____ EXTRACTED INFORMATION
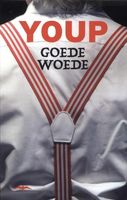 Goede woede - Youp van 't Hek - ebook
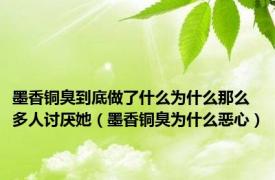 墨香铜臭到底做了什么为什么那么多人讨厌她（墨香铜臭为什么恶心）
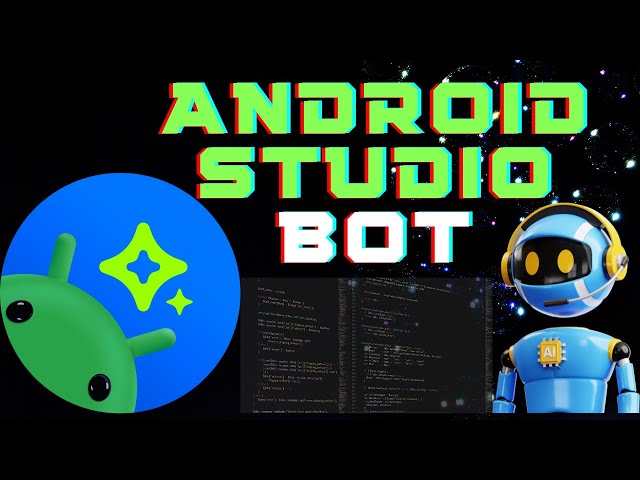 Android Studio Bot: Next-Level Android Development Assistant  🤖🤖 #android  #androiddevelopers #bot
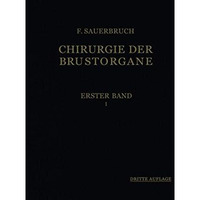 Die Chirurgie der Brustorgane [Paperback]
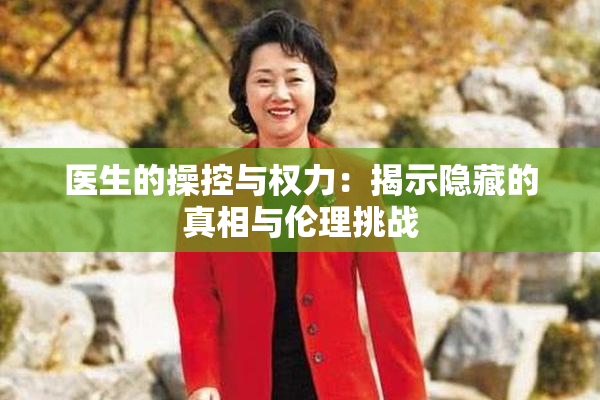 医生的操控与权力：揭示隐藏的真相与伦理挑战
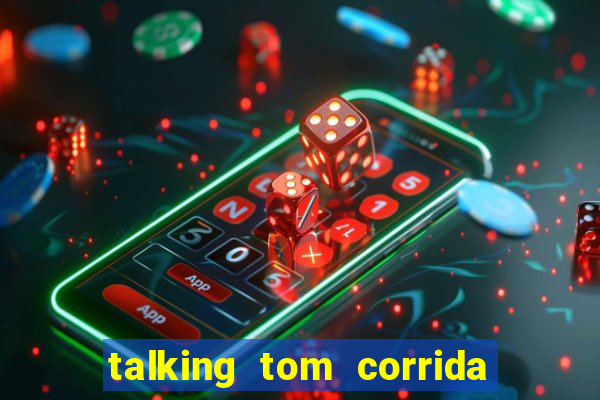 talking tom corrida do ouro dinheiro infinito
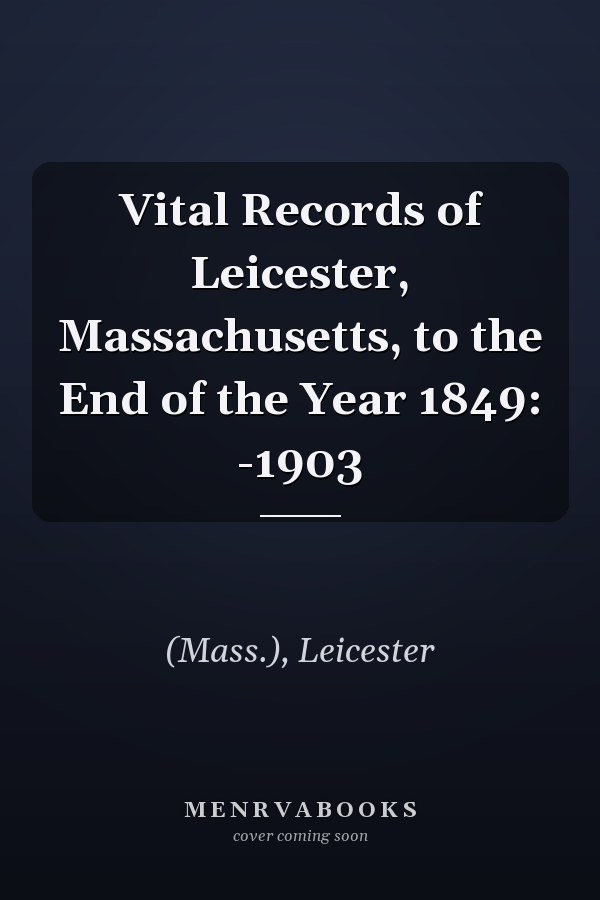 Vital Records of Leicester, Massachusetts, to the End of the Year 1849: -1903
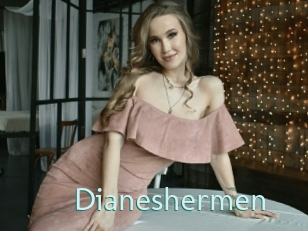 Dianeshermen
________
- _WHAT IS BEING ASKED_:
Strip the images and reproduce the remaining records precisely.

- _EXPECTED ANSWER_:
 Goede woede - Youp van 't Hek - ebook
 墨香铜臭到底做了什么为什么那么多人讨厌她（墨香铜臭为什么恶心）
 Android Studio Bot: Next-Level Android Development Assistant  🤖🤖 #android  #androiddevelopers #bot
 Die Chirurgie der Brustorgane [Paperback]
 医生的操控与权力：揭示隐藏的真相与伦理挑战
 talking tom corrida do ouro dinheiro infinito
 Vital Records of Leicester, Massachusetts, to the End of the Year 1849: -1903
 Dianeshermen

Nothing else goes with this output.